Non-fungible tokens (NFTs) have already proliferated as a form of ownership for previously unownable digital assets like digital art.
In short, they create scarcity for items by defining an ‘original’ version of a digital asset and recording their purchase and ownership on a public and transparent blockchain ledger.
Ballooning prices have prompted intense speculation on the nascent technology. With this visibility, NFTs seem poised to become a key component of the way digital ecosystems function with the exclusivity they give a buyer.
Marketplaces are already taking advantage of this opportunity. In March 2021, OpenSea raised $23 million in venture capital from a roster of investors that included Mark Cuban and Alexis Ohanian. OpenSea, and marketplaces like it, replace a disparate web of independent creators, centralising browsing and discovery of NFTs.
Though providing an enticing opportunity for artists and buyers alike, they walk a fine line. The decentralized nature of Blockchain — particularly in the case of Ethereum, hosting the majority of NFT services — means that marketplaces need to keep in alignment with open source principles, or risk falling afoul of the vocal online cryptocurrency community.
In this climate, some independent creators may find it more lucrative — or more in line with personal values — to sell NFTs independently, rather than pay a commission to a marketplace.
While the mutual benefit for NFTs and digital assets is readily apparent, the question of the long-term success of the technology is contingent on the ability of the platform to accommodate more than just digital art.
The video game industry presents an enormous opportunity for game developers to work with NFT creators and platforms. Mythical Games recently announced a $75 million funding round to bring NFTs to digital assets in games through an NFT trading platform.

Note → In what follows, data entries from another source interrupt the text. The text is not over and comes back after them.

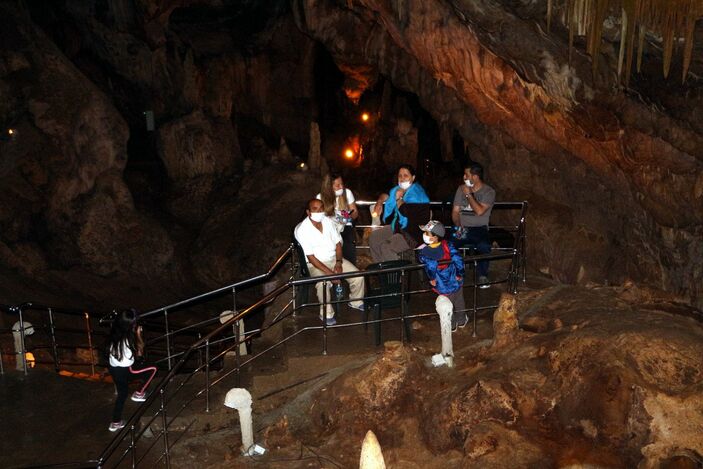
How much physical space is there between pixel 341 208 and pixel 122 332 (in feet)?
9.46

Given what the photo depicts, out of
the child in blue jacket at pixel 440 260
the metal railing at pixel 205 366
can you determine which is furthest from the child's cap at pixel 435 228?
the metal railing at pixel 205 366

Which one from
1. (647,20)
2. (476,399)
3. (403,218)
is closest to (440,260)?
(403,218)

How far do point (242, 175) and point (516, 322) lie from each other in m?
16.4

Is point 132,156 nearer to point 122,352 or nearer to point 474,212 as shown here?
point 474,212

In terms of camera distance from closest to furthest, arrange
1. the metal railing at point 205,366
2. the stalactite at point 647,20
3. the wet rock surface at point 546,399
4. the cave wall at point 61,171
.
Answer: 1. the wet rock surface at point 546,399
2. the metal railing at point 205,366
3. the stalactite at point 647,20
4. the cave wall at point 61,171

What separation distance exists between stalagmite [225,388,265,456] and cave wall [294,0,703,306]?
24.9 ft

Marketplaces are in a unique position for the trading of any digital asset — they offer a stage for the independent creator by providing a space for NFTs to be judged relative to one another. Gain popularity on a marketplace, and other successes might follow on from your visibility.
Here, some creators are bound to outshine others and gain recognition for their work. Others will fall out of the competition during this process.
In either scenario a marketplace profits. That is, provided they’re able to keep creators and buyers satisfied and remain the default for NFT vending.
There’s a real chance that some marketplaces could fold under the pressure of rapid expansion in a risky and ambitious space. Many in the crypto world still remember the foundering of Mt. Gox — and the hundreds of thousands of Bitcoin that went missing during its liquidation.
The precipitous rise of the NFT market makes it difficult to project growth or, indeed, failure.
Still, there remains an enormous opportunity for online marketplaces to capture much of the NFT trade in what is still a relatively early hour. We’ll be watching with interest, in any case.